Task brief
Begin at the line that contains "Specifically, which of" and continue through the end of the data, writing those lines out as a numbered list. Leave out blank lines.
* START Recorded information *
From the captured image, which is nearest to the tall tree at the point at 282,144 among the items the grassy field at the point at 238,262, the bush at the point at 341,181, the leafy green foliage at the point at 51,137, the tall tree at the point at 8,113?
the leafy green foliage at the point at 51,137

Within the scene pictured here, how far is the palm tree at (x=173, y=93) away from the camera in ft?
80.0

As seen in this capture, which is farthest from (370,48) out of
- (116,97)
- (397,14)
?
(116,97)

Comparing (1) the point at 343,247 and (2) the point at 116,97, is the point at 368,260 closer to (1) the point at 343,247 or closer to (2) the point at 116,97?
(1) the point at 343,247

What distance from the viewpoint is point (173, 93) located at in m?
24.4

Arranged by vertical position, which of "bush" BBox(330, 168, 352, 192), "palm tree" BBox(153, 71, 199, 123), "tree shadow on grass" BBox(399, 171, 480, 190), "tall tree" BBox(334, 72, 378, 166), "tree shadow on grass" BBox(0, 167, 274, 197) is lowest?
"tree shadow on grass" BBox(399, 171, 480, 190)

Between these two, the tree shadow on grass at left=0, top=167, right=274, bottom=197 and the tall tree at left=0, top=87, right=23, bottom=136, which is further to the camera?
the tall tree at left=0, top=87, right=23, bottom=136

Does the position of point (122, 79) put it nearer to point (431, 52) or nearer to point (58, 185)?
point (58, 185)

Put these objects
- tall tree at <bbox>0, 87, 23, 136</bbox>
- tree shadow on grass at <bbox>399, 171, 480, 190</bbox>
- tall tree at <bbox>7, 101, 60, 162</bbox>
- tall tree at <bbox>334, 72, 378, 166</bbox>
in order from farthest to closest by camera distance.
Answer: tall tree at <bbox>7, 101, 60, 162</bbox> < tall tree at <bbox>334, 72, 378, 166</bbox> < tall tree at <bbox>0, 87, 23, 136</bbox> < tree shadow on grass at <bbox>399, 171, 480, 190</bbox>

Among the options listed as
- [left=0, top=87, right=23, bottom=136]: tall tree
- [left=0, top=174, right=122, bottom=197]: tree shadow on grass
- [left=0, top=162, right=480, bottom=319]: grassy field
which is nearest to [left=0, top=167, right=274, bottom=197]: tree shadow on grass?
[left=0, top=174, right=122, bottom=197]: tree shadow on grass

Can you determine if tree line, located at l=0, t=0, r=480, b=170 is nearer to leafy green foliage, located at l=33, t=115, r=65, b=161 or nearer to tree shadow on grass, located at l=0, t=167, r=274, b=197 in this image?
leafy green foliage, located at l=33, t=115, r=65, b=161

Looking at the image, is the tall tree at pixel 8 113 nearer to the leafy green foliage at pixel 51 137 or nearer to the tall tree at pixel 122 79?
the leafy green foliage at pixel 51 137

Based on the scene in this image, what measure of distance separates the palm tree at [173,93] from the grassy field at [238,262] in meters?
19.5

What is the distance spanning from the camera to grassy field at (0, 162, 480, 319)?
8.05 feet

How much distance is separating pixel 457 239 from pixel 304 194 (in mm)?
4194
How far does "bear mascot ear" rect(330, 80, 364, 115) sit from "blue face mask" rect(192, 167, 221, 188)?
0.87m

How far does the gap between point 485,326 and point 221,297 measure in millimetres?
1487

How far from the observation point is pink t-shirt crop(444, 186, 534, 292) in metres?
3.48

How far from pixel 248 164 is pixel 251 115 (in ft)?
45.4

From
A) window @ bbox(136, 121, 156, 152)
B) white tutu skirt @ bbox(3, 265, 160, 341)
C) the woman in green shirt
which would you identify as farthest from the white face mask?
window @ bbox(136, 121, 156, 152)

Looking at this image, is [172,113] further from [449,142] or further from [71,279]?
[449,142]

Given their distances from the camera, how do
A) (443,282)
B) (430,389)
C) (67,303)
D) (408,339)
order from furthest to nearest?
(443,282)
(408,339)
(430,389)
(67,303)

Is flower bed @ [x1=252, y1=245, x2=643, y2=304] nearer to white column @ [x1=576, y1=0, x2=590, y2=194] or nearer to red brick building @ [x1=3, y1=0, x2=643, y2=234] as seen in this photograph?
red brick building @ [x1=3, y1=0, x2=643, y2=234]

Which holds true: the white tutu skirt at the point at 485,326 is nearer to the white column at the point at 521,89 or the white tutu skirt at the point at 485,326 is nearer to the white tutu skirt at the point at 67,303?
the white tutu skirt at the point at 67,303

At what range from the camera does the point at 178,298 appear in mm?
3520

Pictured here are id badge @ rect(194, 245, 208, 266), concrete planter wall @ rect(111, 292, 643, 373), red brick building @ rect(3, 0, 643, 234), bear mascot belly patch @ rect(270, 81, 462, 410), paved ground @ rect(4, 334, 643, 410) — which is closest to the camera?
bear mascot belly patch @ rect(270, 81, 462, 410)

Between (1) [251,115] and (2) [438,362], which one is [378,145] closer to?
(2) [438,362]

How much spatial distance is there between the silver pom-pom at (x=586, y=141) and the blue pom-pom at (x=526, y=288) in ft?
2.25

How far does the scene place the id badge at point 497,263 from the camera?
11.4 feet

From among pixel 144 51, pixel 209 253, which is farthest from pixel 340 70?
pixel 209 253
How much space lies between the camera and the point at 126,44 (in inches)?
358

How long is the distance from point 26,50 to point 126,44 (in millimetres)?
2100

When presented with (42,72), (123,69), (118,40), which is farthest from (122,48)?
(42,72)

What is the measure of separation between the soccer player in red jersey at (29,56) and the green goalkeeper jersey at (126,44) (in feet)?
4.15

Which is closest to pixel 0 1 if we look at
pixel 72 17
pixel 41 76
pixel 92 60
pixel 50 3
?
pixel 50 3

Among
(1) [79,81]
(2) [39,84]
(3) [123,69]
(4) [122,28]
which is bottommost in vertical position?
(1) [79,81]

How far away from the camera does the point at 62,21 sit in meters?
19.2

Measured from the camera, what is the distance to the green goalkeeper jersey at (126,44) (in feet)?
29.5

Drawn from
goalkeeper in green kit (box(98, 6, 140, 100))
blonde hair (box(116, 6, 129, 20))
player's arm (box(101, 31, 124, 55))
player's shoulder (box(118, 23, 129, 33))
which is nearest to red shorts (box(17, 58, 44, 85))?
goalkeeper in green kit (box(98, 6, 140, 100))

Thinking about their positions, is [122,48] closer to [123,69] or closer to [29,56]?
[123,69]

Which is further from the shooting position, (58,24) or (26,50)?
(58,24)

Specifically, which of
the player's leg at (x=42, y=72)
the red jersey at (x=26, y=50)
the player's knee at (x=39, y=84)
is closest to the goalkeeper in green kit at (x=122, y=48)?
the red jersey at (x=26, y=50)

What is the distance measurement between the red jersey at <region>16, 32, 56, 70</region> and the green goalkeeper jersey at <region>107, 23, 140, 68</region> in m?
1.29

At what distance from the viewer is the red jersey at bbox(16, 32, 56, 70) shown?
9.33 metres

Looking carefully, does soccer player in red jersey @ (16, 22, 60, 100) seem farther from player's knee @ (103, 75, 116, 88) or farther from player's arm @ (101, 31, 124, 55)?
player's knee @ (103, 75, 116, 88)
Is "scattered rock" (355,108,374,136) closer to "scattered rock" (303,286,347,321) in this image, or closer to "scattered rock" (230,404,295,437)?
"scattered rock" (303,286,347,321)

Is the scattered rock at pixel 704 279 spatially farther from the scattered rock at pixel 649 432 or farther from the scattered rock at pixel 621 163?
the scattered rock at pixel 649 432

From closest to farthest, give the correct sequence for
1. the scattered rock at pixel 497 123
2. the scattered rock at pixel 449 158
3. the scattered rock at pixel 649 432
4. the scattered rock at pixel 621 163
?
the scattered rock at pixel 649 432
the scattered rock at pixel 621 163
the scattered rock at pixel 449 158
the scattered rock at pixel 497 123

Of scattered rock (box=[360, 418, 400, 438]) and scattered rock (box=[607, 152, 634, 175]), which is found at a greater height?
* END Recorded information *
Answer to this exercise
1. Specifically, which of
2. the player's leg at (x=42, y=72)
3. the red jersey at (x=26, y=50)
4. the player's knee at (x=39, y=84)
5. is closest to the goalkeeper in green kit at (x=122, y=48)?
6. the red jersey at (x=26, y=50)
7. What is the distance measurement between the red jersey at <region>16, 32, 56, 70</region> and the green goalkeeper jersey at <region>107, 23, 140, 68</region> in m?
8. 1.29
9. At what distance from the viewer is the red jersey at bbox(16, 32, 56, 70) shown?
10. 9.33 metres
11. Looking carefully, does soccer player in red jersey @ (16, 22, 60, 100) seem farther from player's knee @ (103, 75, 116, 88) or farther from player's arm @ (101, 31, 124, 55)?
12. player's knee @ (103, 75, 116, 88)
13. Is "scattered rock" (355,108,374,136) closer to "scattered rock" (303,286,347,321) in this image, or closer to "scattered rock" (230,404,295,437)?
14. "scattered rock" (303,286,347,321)
15. Is the scattered rock at pixel 704 279 spatially farther from the scattered rock at pixel 649 432 or farther from the scattered rock at pixel 621 163?
16. the scattered rock at pixel 649 432
17. From closest to farthest, give the correct sequence for
18. 1. the scattered rock at pixel 497 123
19. 2. the scattered rock at pixel 449 158
20. 3. the scattered rock at pixel 649 432
21. 4. the scattered rock at pixel 621 163
22. ?
23. the scattered rock at pixel 649 432
24. the scattered rock at pixel 621 163
25. the scattered rock at pixel 449 158
26. the scattered rock at pixel 497 123
27. Of scattered rock (box=[360, 418, 400, 438]) and scattered rock (box=[607, 152, 634, 175]), which is found at a greater height?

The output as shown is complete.